AÑO 1842
Nos encontramos en París, Francia, exactamente en la pomposa época victoriana. Las mujeres pasean por las calles luciendo grandes y elaborados peinados, mientras abanican sus rostros y modelan elegantes vestidos que hacen énfasis los importantes rangos sociales que ostentan; los hombres enfundados en trajes las escoltan, los sombreros de copa les ciñen la cabeza.

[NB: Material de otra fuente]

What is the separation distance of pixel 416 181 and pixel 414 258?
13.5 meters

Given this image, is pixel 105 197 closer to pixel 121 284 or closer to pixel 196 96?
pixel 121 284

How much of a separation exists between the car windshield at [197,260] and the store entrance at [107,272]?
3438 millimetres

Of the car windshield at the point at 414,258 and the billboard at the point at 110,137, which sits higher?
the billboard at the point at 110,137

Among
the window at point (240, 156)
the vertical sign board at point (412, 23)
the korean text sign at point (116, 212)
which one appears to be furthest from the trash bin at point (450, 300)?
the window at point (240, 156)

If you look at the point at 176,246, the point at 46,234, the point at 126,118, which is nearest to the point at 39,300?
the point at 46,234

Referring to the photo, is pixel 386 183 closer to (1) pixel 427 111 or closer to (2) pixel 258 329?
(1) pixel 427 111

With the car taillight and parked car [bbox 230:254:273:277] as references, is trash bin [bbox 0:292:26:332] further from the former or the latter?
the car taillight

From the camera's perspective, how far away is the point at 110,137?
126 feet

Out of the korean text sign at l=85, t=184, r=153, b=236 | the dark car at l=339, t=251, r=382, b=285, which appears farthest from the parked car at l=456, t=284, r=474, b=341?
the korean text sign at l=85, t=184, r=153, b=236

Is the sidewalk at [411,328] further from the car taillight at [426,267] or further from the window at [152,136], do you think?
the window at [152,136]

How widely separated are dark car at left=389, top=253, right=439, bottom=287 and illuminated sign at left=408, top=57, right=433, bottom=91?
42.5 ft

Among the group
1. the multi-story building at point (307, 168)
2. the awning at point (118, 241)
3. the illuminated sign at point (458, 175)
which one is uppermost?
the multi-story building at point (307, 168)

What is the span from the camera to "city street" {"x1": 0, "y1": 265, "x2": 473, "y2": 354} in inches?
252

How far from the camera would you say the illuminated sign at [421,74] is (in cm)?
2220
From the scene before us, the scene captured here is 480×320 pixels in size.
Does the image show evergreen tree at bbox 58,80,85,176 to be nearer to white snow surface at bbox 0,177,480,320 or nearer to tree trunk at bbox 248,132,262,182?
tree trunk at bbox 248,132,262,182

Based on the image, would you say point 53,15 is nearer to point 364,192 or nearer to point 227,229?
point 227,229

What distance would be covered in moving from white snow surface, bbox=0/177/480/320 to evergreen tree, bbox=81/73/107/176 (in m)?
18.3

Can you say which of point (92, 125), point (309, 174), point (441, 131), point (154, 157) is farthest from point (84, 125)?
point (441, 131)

Todo parece transcurrir de manera normal a los ojos de los humanos; la sociedad está claramente dividida en clases sociales: la alta, la media y la baja. Los prejuicios existen; la época es conservadora a más no poder; las personas con riqueza dominan el país. Pero nadie imagina los seres que se esconden entre las sombras: vampiros, licántropos, cambiaformas, brujos, gitanos. Todos son cazados por la Inquisición liderada por el Papa. Algunos aún creen que sólo son rumores y fantasías; otros, que han tenido la mala fortuna de encontrarse cara a cara con uno de estos seres, han vivido para contar su terrorífica historia y están convencidos de su existencia, del peligro que representa convivir con ellos, rondando por ahí, camuflando su naturaleza, haciéndose pasar por simples mortales, atacando cuando menos uno lo espera.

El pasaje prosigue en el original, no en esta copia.